Goal:
Find each line in the listing below that contains the string "spire" and copy it out. Only matches with the same capitalization count.

Dataset:

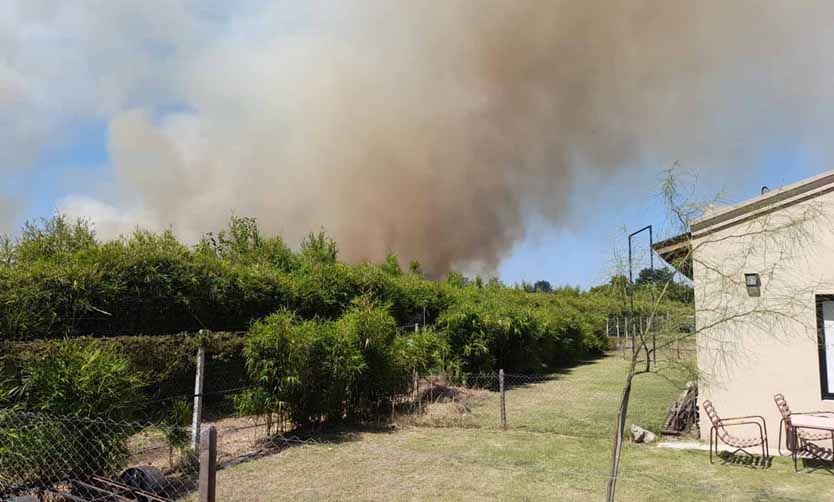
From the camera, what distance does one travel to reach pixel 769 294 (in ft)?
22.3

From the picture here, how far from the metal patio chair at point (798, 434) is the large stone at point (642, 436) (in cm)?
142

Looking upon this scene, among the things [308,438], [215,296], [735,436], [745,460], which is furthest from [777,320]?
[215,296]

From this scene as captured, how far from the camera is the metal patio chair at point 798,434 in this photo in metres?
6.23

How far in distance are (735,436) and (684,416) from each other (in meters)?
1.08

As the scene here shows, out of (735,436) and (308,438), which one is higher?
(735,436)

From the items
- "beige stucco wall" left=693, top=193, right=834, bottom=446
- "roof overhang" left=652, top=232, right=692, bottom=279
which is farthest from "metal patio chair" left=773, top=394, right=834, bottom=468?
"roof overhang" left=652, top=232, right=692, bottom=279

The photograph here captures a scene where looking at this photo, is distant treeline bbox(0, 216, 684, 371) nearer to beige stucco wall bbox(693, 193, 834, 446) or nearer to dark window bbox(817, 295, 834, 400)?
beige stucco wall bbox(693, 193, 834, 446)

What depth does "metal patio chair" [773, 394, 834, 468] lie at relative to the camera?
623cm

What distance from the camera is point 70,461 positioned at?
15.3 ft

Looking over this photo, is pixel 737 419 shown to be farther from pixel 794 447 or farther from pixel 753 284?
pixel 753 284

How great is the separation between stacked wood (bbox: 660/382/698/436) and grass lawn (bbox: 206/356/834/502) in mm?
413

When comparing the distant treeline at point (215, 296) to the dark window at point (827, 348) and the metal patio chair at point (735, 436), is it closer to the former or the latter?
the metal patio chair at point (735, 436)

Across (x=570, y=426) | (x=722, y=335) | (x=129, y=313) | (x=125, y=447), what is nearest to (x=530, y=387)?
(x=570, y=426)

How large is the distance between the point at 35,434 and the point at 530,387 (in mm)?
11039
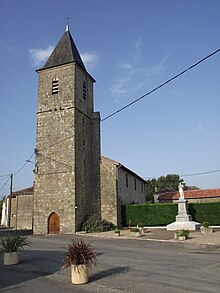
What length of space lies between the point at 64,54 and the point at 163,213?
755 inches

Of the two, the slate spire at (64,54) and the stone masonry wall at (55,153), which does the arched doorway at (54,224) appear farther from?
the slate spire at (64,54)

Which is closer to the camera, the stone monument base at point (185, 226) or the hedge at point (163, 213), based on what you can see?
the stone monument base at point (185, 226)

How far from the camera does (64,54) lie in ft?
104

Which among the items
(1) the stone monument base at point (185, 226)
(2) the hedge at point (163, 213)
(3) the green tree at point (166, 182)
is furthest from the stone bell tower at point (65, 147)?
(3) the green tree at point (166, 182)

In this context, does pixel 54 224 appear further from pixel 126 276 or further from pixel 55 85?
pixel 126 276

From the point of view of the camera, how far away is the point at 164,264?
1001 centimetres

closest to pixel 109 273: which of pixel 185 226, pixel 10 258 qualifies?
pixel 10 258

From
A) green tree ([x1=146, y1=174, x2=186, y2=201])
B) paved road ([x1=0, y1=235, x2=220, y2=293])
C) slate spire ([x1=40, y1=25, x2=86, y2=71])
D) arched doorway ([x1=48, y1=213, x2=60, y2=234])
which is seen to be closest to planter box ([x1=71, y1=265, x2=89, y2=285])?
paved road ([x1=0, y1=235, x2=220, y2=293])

--

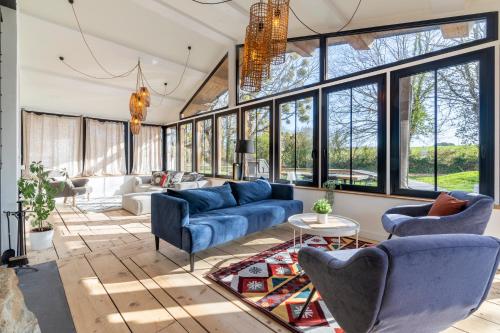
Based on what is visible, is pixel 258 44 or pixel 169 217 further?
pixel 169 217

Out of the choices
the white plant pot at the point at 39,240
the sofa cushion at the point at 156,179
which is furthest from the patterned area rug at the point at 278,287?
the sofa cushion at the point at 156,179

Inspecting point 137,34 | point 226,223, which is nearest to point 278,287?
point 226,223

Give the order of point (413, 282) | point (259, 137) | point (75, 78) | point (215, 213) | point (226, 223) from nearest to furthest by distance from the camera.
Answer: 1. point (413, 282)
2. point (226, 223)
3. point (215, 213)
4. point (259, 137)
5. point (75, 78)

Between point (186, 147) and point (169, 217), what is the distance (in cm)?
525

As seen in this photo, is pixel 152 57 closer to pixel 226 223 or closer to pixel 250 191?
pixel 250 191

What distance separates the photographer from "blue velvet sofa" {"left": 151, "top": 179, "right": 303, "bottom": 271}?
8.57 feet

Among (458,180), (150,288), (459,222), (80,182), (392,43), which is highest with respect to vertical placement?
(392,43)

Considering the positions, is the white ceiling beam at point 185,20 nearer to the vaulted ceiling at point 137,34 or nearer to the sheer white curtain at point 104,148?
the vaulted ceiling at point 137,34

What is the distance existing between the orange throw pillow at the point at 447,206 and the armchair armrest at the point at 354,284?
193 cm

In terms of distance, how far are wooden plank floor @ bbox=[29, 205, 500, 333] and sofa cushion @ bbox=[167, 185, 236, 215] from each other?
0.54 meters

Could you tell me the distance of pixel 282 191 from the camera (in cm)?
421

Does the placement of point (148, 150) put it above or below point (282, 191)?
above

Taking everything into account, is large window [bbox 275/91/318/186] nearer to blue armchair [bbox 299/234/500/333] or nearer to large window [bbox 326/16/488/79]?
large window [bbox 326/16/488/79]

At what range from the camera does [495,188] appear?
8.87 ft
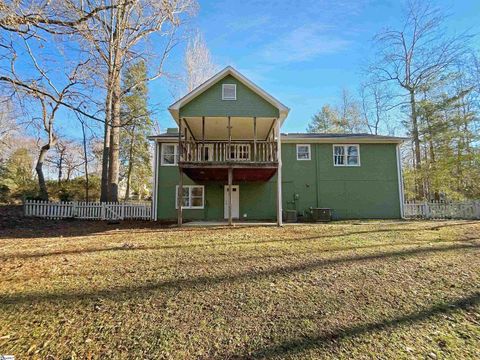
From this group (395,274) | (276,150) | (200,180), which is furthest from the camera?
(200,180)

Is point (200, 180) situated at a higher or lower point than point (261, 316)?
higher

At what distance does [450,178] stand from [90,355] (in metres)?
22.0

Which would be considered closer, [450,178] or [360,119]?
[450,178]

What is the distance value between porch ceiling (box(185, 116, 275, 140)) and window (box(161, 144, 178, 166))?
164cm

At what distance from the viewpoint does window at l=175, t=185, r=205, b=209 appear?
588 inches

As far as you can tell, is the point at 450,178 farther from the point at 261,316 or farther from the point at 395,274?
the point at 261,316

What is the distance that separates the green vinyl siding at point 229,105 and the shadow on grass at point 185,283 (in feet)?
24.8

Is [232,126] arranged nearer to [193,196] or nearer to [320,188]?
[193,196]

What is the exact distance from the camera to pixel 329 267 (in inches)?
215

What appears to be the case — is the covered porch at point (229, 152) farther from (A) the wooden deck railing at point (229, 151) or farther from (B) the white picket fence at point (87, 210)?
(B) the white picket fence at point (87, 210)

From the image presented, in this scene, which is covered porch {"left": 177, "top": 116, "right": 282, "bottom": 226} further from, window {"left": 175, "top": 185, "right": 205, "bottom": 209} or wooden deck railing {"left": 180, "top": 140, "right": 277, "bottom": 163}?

The result:
Of the two, the slate spire at (64,54) and the stone masonry wall at (55,153), which does the arched doorway at (54,224) appear farther from?
the slate spire at (64,54)
C) slate spire ([x1=40, y1=25, x2=86, y2=71])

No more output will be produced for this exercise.